Where the listing below reaches the line containing "</noscript>", start writing out lines exactly, and stop once the line containing "<td>kuid:117455:59606</td>" has been written.
>>
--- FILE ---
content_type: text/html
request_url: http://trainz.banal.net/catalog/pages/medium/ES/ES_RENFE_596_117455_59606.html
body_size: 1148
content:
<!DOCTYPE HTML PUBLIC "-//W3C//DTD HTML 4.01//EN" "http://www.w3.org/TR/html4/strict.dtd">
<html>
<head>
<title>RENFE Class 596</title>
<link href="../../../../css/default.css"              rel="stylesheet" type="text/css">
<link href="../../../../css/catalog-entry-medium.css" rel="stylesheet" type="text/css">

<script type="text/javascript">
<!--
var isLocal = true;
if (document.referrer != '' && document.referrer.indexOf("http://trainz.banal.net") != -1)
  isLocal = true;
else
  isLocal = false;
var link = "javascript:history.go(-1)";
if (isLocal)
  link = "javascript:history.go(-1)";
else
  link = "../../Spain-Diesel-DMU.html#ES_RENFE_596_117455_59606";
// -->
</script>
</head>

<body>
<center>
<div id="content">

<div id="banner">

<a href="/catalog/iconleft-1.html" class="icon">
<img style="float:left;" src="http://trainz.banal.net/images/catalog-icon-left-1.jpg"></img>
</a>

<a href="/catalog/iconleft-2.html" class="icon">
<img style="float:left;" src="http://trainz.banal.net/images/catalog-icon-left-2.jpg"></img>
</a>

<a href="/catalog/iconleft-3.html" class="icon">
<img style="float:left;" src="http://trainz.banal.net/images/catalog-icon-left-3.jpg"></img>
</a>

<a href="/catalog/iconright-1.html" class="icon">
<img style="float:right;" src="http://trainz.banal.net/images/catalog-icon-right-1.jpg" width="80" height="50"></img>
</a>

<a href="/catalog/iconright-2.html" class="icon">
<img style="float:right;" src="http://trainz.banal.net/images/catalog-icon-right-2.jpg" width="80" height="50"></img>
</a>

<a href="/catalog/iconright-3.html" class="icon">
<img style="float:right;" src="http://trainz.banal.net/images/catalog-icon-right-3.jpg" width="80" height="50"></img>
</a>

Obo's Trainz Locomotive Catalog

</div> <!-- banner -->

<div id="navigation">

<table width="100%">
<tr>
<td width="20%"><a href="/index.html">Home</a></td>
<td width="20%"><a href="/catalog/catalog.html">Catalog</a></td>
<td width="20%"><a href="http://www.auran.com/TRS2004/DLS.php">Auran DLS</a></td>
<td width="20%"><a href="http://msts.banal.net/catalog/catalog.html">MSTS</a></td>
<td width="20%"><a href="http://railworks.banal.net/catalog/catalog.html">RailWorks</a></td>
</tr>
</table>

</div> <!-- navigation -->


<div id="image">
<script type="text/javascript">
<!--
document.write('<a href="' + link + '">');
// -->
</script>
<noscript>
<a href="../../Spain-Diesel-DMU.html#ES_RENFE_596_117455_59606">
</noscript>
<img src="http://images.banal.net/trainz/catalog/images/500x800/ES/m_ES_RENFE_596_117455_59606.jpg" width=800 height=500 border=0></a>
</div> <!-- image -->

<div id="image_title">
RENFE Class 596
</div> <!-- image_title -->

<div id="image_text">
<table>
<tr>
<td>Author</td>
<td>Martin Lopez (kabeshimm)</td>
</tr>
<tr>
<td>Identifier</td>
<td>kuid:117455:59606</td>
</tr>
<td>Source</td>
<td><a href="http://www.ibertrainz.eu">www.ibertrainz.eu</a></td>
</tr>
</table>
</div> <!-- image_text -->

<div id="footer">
<<
▶ **WRITTEN SOLUTION**
</noscript>
<img src="http://images.banal.net/trainz/catalog/images/500x800/ES/m_ES_RENFE_596_117455_59606.jpg" width=800 height=500 border=0></a>
</div> <!-- image -->

<div id="image_title">
RENFE Class 596
</div> <!-- image_title -->

<div id="image_text">
<table>
<tr>
<td>Author</td>
<td>Martin Lopez (kabeshimm)</td>
</tr>
<tr>
<td>Identifier</td>
<td>kuid:117455:59606</td>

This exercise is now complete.